__WHAT IS BEING ASKED__:
Give back every item below word for word, leaving out the pictures.

○ ○ ○ ○

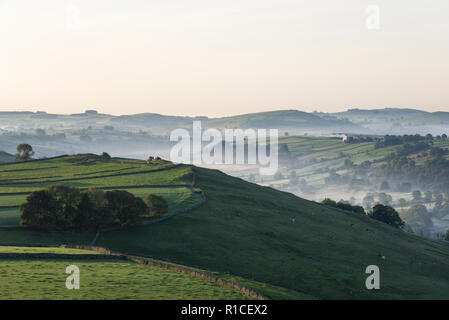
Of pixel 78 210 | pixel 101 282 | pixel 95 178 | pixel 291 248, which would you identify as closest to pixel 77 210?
pixel 78 210

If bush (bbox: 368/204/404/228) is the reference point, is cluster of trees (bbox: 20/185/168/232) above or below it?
above

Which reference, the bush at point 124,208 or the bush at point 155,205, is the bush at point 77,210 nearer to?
the bush at point 124,208

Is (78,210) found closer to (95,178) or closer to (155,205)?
(155,205)

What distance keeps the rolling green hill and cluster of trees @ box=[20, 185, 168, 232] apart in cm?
191

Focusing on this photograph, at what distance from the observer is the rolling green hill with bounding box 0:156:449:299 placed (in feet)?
233

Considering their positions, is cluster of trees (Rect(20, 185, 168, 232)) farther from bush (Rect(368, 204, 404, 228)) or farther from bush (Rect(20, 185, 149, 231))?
bush (Rect(368, 204, 404, 228))

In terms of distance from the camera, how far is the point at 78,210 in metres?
79.6

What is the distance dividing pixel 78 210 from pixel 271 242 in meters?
31.2

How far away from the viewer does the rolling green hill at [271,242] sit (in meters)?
71.0

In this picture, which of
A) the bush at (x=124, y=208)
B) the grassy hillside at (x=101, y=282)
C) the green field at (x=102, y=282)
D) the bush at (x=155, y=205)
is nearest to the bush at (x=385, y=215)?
the bush at (x=155, y=205)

○ ○ ○ ○

__PROBLEM SOLUTION__:
Of pixel 78 210 | pixel 101 282 | pixel 95 178 | pixel 291 248, which would you identify as closest to pixel 77 210?
pixel 78 210

If bush (bbox: 368/204/404/228) is the reference point, is cluster of trees (bbox: 20/185/168/232) above or below it?
above

Which reference, the bush at point 124,208 or the bush at point 155,205, is the bush at point 77,210 nearer to?
the bush at point 124,208

Is (78,210) found closer to (95,178) or closer to (155,205)?
(155,205)

What distance keeps the rolling green hill and cluster of trees @ box=[20, 185, 168, 232] apart in cm?
191

Focusing on this photograph, at what distance from the observer is the rolling green hill with bounding box 0:156:449:299 placed (in feet)?
233

Considering their positions, is cluster of trees (Rect(20, 185, 168, 232)) farther from bush (Rect(368, 204, 404, 228)) or farther from bush (Rect(20, 185, 149, 231))?
bush (Rect(368, 204, 404, 228))

In terms of distance from the camera, how far is the point at 78,210 in metres?
79.6

What is the distance dividing pixel 78 210 from pixel 271 242 in meters?
31.2

How far away from the viewer does the rolling green hill at [271,242] sit (in meters)?
71.0

In this picture, which of
A) the bush at (x=124, y=208)
B) the grassy hillside at (x=101, y=282)
C) the green field at (x=102, y=282)
D) the bush at (x=155, y=205)
is nearest to the bush at (x=385, y=215)?
the bush at (x=155, y=205)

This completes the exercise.